• **EXERCISE DETAILS**:
What lines of the data below hold the string "difw"? Copy each one out.

• **INPUT**:

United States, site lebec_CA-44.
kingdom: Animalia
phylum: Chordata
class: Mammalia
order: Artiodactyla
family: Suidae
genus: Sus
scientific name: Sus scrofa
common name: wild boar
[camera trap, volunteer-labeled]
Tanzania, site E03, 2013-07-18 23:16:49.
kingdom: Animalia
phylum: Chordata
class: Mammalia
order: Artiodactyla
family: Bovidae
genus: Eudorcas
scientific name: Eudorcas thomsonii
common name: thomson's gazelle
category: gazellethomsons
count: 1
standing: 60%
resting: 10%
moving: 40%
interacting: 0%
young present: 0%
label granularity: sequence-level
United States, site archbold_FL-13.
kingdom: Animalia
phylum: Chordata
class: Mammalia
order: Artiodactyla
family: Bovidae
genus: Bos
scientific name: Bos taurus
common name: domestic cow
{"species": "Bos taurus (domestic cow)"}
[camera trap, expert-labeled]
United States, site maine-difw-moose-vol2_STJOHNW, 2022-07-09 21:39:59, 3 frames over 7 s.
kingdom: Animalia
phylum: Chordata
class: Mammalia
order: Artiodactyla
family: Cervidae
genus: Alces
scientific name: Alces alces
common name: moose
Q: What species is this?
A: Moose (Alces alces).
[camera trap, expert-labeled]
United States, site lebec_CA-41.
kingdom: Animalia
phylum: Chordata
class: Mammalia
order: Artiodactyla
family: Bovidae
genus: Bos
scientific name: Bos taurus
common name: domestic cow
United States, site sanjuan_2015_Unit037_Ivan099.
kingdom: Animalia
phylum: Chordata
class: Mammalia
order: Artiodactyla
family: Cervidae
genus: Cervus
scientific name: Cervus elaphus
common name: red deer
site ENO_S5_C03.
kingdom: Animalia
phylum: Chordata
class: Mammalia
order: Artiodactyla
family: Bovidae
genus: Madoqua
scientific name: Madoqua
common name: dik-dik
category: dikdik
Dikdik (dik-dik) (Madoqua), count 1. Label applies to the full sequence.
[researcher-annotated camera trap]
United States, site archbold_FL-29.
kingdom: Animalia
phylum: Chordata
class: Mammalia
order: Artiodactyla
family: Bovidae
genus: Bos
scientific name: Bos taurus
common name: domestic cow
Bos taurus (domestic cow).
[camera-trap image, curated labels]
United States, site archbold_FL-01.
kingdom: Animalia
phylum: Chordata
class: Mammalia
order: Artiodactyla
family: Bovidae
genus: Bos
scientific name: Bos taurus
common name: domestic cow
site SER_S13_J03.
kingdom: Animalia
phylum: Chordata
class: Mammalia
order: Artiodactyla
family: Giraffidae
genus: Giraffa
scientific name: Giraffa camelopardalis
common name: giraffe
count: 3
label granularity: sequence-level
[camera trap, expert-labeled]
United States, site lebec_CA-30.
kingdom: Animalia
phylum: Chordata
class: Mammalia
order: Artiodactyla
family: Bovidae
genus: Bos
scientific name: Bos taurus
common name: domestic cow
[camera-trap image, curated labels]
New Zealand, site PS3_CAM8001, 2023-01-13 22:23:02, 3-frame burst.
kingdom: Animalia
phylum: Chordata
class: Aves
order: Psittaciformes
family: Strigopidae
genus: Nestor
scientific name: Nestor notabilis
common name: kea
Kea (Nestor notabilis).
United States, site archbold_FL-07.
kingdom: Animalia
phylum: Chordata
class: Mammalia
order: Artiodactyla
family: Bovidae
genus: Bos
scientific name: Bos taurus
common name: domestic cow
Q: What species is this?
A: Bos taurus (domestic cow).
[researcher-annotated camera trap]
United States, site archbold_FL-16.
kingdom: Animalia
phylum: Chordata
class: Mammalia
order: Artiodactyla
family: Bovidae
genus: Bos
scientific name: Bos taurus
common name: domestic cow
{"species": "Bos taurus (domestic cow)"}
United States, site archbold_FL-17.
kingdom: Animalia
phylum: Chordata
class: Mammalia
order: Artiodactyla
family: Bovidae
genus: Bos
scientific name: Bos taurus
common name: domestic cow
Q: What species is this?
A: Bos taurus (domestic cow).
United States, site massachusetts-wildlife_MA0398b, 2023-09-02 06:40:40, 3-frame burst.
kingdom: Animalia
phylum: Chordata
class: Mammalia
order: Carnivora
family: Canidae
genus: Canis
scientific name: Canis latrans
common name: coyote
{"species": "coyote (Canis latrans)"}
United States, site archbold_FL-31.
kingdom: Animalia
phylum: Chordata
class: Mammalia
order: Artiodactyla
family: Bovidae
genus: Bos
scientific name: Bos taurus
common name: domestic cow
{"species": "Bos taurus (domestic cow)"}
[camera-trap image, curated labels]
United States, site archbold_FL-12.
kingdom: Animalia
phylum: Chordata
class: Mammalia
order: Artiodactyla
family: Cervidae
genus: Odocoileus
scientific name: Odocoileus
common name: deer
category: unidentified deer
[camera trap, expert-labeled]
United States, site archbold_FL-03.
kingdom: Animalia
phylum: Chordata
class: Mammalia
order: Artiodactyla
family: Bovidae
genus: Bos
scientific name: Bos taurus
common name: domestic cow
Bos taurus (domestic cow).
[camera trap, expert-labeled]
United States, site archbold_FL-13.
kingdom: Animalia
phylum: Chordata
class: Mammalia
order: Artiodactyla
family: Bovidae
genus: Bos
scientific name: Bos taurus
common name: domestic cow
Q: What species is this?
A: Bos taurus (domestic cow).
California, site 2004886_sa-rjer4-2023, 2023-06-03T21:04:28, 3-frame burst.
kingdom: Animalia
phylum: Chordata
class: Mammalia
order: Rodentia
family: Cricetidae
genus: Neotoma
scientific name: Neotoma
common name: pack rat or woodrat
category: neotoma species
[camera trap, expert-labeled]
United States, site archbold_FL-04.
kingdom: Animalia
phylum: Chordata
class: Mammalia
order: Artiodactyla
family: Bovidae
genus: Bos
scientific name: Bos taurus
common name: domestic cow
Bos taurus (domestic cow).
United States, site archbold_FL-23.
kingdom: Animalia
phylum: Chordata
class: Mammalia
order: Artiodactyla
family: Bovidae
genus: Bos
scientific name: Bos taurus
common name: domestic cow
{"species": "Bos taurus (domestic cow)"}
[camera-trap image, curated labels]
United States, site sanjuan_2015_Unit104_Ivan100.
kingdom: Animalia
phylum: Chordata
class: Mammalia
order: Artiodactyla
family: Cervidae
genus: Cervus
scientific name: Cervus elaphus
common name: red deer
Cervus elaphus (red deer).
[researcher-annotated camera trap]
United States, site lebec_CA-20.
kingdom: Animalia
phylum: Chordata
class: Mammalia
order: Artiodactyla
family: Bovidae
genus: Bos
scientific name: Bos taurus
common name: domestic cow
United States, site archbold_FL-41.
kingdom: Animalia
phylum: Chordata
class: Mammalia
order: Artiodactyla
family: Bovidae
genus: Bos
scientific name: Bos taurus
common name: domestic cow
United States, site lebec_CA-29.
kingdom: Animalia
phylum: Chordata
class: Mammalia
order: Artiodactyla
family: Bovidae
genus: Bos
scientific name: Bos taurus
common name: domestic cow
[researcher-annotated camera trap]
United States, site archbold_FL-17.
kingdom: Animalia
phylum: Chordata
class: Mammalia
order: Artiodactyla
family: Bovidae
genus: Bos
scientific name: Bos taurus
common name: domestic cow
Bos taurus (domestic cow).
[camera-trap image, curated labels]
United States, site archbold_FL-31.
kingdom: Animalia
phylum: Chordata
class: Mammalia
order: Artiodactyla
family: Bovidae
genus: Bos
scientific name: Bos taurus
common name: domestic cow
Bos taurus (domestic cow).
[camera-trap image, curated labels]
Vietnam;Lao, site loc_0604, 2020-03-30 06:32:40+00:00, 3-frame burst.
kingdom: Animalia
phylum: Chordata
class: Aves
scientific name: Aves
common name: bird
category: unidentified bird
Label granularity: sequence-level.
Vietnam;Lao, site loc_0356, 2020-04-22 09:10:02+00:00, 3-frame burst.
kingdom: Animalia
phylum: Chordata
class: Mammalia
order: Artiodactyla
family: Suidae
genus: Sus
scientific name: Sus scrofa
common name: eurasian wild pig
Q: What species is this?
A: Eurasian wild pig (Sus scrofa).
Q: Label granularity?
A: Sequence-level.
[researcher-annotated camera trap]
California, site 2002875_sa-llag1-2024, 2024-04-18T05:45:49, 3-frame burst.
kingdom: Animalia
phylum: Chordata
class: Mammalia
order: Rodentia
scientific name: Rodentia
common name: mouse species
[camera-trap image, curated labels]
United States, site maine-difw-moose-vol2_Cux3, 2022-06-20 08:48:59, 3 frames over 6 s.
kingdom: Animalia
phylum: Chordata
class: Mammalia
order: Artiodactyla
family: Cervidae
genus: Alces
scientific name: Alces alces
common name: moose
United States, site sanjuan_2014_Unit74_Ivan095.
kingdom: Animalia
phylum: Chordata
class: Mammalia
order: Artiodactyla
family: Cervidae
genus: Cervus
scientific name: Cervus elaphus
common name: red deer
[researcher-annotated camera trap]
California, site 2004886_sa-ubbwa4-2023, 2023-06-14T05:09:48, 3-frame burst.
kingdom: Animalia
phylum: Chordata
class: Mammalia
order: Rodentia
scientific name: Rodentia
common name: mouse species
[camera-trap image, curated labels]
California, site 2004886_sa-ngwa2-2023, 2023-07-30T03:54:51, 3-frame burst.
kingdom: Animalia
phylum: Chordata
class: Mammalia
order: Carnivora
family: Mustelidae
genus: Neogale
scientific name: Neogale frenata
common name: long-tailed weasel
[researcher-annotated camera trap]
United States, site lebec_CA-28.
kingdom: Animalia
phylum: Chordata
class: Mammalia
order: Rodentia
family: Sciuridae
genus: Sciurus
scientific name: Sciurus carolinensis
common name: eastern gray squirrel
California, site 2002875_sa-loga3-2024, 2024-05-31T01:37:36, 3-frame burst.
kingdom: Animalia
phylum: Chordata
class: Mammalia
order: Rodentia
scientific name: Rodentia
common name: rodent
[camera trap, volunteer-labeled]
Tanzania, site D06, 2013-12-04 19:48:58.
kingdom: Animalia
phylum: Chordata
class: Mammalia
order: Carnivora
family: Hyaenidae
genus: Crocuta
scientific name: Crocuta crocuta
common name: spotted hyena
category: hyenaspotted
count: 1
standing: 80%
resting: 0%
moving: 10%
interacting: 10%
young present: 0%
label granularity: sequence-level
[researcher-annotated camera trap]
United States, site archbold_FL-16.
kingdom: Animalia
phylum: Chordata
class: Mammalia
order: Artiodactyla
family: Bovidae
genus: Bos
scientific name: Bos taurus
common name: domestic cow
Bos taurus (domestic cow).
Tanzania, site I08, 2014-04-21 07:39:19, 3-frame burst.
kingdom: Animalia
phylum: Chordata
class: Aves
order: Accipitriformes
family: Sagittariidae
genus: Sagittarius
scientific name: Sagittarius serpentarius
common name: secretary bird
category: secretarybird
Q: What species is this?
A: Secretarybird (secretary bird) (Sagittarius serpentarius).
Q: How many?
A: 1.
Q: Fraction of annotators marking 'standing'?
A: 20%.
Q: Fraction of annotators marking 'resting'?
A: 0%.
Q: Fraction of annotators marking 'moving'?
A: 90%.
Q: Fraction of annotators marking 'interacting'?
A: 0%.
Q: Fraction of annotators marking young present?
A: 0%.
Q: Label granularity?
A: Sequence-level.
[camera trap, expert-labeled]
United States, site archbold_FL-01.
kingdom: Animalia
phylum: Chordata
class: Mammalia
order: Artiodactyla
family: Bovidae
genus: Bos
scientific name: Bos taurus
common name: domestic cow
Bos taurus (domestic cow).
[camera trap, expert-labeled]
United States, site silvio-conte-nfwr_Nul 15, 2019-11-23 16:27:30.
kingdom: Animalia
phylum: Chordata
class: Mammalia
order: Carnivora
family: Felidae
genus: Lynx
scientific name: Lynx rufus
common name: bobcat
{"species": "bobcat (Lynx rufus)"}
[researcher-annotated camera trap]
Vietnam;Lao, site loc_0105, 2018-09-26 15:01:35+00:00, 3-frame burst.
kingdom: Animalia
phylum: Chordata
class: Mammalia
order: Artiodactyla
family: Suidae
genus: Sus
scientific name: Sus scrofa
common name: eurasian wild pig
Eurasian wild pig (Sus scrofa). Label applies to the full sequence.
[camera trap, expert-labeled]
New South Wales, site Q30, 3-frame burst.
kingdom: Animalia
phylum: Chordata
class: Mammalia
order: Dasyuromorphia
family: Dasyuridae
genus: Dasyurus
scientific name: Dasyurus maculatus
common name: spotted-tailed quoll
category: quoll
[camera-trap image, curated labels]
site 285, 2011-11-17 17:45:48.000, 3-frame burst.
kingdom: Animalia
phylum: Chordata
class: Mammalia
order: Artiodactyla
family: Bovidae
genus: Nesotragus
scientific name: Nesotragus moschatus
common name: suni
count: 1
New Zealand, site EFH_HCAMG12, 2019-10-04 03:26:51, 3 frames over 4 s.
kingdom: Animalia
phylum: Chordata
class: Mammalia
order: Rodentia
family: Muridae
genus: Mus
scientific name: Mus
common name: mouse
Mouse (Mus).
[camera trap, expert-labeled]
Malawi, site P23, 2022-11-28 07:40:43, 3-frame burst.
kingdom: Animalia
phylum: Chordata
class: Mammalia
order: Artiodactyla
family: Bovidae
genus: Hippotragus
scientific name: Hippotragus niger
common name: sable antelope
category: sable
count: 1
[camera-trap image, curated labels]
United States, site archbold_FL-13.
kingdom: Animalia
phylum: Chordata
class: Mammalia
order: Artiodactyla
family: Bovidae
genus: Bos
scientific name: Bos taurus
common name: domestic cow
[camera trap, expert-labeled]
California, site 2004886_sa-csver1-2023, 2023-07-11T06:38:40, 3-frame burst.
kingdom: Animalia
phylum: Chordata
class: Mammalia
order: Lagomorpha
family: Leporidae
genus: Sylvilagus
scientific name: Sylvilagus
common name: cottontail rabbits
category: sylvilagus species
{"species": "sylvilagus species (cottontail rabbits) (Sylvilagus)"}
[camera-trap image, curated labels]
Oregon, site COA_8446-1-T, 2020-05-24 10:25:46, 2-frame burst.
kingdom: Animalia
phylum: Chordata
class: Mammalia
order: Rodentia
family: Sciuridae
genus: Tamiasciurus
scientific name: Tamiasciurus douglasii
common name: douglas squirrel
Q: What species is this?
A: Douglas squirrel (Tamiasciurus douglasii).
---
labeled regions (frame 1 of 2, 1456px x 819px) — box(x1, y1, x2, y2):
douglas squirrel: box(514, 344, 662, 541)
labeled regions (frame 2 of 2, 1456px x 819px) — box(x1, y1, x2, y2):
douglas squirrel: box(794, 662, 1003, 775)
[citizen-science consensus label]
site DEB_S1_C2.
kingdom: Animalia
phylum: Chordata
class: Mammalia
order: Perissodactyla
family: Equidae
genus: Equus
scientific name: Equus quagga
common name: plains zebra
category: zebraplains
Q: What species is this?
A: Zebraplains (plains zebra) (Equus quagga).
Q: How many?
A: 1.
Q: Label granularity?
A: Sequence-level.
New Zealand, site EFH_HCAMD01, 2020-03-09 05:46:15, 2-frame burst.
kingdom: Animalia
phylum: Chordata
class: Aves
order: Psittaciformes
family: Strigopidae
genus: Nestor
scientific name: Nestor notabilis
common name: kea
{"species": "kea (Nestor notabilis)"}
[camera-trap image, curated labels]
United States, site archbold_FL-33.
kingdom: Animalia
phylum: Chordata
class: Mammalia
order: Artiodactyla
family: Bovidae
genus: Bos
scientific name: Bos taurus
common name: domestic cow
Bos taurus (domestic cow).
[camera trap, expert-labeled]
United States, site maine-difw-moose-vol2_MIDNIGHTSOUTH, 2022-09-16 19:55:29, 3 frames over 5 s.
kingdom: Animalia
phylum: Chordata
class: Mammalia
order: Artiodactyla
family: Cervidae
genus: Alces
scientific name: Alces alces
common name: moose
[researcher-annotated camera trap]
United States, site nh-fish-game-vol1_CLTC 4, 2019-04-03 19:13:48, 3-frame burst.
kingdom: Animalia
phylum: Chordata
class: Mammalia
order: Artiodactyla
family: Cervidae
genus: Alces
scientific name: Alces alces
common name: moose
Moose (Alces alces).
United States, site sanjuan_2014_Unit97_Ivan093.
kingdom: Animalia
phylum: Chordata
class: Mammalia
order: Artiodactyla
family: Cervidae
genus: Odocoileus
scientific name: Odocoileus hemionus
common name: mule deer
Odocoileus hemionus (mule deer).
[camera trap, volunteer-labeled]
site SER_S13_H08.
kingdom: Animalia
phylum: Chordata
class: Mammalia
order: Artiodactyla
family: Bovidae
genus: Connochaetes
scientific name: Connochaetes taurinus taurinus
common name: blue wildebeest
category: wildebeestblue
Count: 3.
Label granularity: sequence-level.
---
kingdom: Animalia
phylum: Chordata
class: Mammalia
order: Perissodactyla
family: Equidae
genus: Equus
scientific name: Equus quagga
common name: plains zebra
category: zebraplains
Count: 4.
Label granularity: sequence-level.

• **SOLUTION FOR THIS PROBLEM**:
United States, site maine-difw-moose-vol2_STJOHNW, 2022-07-09 21:39:59, 3 frames over 7 s.
United States, site maine-difw-moose-vol2_Cux3, 2022-06-20 08:48:59, 3 frames over 6 s.
United States, site maine-difw-moose-vol2_MIDNIGHTSOUTH, 2022-09-16 19:55:29, 3 frames over 5 s.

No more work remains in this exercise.